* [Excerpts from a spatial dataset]
## start
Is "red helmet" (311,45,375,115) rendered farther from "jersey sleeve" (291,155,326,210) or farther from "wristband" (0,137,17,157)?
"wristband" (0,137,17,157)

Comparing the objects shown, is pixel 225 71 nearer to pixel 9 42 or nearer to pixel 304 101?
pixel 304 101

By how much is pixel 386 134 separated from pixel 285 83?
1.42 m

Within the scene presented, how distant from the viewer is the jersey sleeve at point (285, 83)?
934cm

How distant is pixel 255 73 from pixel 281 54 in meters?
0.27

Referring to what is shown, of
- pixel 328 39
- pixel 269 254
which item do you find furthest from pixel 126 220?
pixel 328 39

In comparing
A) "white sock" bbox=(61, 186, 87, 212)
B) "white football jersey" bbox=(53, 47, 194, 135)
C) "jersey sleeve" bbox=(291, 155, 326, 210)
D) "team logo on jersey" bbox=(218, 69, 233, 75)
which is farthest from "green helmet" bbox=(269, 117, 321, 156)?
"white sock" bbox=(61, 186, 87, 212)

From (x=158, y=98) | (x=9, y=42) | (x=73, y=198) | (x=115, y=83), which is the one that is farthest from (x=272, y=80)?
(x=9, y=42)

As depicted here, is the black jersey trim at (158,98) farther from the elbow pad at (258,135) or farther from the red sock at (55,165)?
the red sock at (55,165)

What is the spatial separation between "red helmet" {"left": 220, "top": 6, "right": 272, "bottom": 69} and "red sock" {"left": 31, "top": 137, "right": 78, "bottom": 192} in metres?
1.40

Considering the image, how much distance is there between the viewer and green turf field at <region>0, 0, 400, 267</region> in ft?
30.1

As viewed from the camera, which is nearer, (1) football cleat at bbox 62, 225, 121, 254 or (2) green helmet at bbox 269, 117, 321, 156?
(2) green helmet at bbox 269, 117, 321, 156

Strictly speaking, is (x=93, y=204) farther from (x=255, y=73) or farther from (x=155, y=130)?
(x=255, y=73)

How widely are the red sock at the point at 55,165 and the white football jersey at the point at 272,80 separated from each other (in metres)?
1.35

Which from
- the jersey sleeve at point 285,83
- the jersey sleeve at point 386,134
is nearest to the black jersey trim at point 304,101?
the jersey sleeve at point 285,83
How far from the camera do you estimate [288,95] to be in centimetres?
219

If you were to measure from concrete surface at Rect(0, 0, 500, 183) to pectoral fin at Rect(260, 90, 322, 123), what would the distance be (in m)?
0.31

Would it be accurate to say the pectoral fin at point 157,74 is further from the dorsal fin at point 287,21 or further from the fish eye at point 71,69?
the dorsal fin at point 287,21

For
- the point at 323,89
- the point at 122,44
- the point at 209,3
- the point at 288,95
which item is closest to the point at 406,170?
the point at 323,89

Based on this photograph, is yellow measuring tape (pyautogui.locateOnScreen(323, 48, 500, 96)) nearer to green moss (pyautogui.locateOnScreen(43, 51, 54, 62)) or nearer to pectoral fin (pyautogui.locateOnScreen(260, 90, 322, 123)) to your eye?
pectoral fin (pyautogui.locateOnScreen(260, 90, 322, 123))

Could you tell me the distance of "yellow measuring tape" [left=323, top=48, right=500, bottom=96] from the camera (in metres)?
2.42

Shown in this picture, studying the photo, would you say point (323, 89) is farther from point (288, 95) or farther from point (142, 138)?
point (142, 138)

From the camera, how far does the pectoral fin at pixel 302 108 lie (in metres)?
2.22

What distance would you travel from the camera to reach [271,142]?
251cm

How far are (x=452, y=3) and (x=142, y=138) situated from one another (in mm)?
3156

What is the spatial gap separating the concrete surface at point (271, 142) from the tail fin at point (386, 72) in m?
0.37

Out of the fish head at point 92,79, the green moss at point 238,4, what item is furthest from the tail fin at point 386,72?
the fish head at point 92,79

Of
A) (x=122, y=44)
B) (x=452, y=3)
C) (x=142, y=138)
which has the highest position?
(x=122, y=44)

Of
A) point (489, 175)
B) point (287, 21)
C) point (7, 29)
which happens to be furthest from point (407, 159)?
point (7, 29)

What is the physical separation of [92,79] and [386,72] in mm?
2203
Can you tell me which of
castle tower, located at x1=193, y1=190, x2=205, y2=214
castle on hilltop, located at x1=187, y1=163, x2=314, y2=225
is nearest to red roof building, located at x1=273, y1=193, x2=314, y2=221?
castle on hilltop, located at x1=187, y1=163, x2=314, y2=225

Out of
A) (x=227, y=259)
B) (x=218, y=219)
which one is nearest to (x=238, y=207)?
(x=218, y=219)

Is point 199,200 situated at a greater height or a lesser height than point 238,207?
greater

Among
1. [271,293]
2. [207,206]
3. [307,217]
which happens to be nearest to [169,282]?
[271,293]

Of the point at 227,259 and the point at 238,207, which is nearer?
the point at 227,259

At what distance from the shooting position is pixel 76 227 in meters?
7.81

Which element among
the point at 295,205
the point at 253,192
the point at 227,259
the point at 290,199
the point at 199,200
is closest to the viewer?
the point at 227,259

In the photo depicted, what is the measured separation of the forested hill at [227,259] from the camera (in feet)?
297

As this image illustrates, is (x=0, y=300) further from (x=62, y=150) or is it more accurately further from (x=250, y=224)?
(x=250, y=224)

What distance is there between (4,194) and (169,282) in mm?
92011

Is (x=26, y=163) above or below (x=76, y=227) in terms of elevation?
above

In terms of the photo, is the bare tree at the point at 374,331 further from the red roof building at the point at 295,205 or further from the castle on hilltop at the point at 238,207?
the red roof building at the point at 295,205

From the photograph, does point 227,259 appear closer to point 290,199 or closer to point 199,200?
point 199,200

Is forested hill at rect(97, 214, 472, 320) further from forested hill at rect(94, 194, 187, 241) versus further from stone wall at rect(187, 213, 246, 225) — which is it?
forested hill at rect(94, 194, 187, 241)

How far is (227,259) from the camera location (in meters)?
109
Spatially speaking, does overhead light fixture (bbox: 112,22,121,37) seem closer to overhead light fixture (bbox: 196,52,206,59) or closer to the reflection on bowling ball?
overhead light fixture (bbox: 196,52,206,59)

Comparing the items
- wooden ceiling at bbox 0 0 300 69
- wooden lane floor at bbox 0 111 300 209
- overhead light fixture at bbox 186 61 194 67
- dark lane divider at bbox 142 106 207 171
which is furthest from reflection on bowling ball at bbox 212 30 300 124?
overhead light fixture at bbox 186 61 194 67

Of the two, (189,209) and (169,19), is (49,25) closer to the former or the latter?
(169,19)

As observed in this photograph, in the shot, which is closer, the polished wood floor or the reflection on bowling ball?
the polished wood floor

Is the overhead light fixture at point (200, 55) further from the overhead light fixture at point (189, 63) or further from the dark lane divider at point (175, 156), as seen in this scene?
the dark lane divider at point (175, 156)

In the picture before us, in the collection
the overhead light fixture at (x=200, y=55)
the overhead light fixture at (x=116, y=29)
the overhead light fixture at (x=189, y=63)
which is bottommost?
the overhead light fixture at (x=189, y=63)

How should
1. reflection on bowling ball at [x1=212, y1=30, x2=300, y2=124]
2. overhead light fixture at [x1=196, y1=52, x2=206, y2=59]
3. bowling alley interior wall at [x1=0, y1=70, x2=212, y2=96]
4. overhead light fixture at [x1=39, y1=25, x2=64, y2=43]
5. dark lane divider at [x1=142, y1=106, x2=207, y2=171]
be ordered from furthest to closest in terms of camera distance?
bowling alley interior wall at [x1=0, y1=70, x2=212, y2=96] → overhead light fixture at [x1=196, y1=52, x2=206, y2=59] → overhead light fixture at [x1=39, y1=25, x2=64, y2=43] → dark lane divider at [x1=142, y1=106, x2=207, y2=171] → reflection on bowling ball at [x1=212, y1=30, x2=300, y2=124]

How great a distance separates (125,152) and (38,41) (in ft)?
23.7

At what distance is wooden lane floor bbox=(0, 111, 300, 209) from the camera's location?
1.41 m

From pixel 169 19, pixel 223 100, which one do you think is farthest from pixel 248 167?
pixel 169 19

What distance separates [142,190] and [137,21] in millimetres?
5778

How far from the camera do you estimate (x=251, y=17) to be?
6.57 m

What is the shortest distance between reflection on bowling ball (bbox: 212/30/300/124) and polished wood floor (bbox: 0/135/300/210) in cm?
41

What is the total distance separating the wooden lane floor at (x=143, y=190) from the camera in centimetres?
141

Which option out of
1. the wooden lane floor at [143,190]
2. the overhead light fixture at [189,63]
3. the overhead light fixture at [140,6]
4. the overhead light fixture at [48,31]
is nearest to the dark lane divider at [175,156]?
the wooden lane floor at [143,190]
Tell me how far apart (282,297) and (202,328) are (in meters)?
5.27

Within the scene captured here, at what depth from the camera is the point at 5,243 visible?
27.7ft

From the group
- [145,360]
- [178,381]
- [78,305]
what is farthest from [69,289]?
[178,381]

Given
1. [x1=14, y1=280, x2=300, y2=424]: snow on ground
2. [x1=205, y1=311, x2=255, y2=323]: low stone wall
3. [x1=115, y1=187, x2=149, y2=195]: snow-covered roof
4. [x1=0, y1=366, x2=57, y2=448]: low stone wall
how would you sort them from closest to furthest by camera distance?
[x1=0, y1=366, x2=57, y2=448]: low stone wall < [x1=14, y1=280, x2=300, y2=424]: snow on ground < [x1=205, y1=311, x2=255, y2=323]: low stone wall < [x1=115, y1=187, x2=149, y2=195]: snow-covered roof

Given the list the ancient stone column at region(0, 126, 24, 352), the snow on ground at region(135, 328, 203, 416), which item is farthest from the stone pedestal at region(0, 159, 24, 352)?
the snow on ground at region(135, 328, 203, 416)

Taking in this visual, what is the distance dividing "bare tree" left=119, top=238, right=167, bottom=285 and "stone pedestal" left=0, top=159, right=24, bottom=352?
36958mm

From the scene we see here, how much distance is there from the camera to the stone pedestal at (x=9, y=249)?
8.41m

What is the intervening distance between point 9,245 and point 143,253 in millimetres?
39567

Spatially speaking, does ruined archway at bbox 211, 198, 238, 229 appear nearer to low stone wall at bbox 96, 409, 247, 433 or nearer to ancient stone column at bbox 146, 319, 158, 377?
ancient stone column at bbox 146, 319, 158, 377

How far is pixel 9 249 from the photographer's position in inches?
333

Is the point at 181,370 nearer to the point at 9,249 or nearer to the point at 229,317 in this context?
## end
Only the lines from the one that contains "Given the list" to the end of the entries above should be given again, exactly and in full.

Given the list the ancient stone column at region(0, 126, 24, 352), the snow on ground at region(135, 328, 203, 416), which item is farthest from the stone pedestal at region(0, 159, 24, 352)?
the snow on ground at region(135, 328, 203, 416)

Taking in this visual, what is the distance dividing "bare tree" left=119, top=238, right=167, bottom=285 and "stone pedestal" left=0, top=159, right=24, bottom=352?
36958mm

From the scene we see here, how much distance is there from the camera to the stone pedestal at (x=9, y=249)?
8.41m

What is the intervening distance between point 9,245 and point 143,253 in millimetres?
39567

Spatially speaking, does ruined archway at bbox 211, 198, 238, 229 appear nearer to low stone wall at bbox 96, 409, 247, 433 or nearer to ancient stone column at bbox 146, 319, 158, 377?
ancient stone column at bbox 146, 319, 158, 377

How far is pixel 9 249 from the photographer's position in inches?
333

Is the point at 181,370 nearer to the point at 9,249 or nearer to the point at 229,317 in this context?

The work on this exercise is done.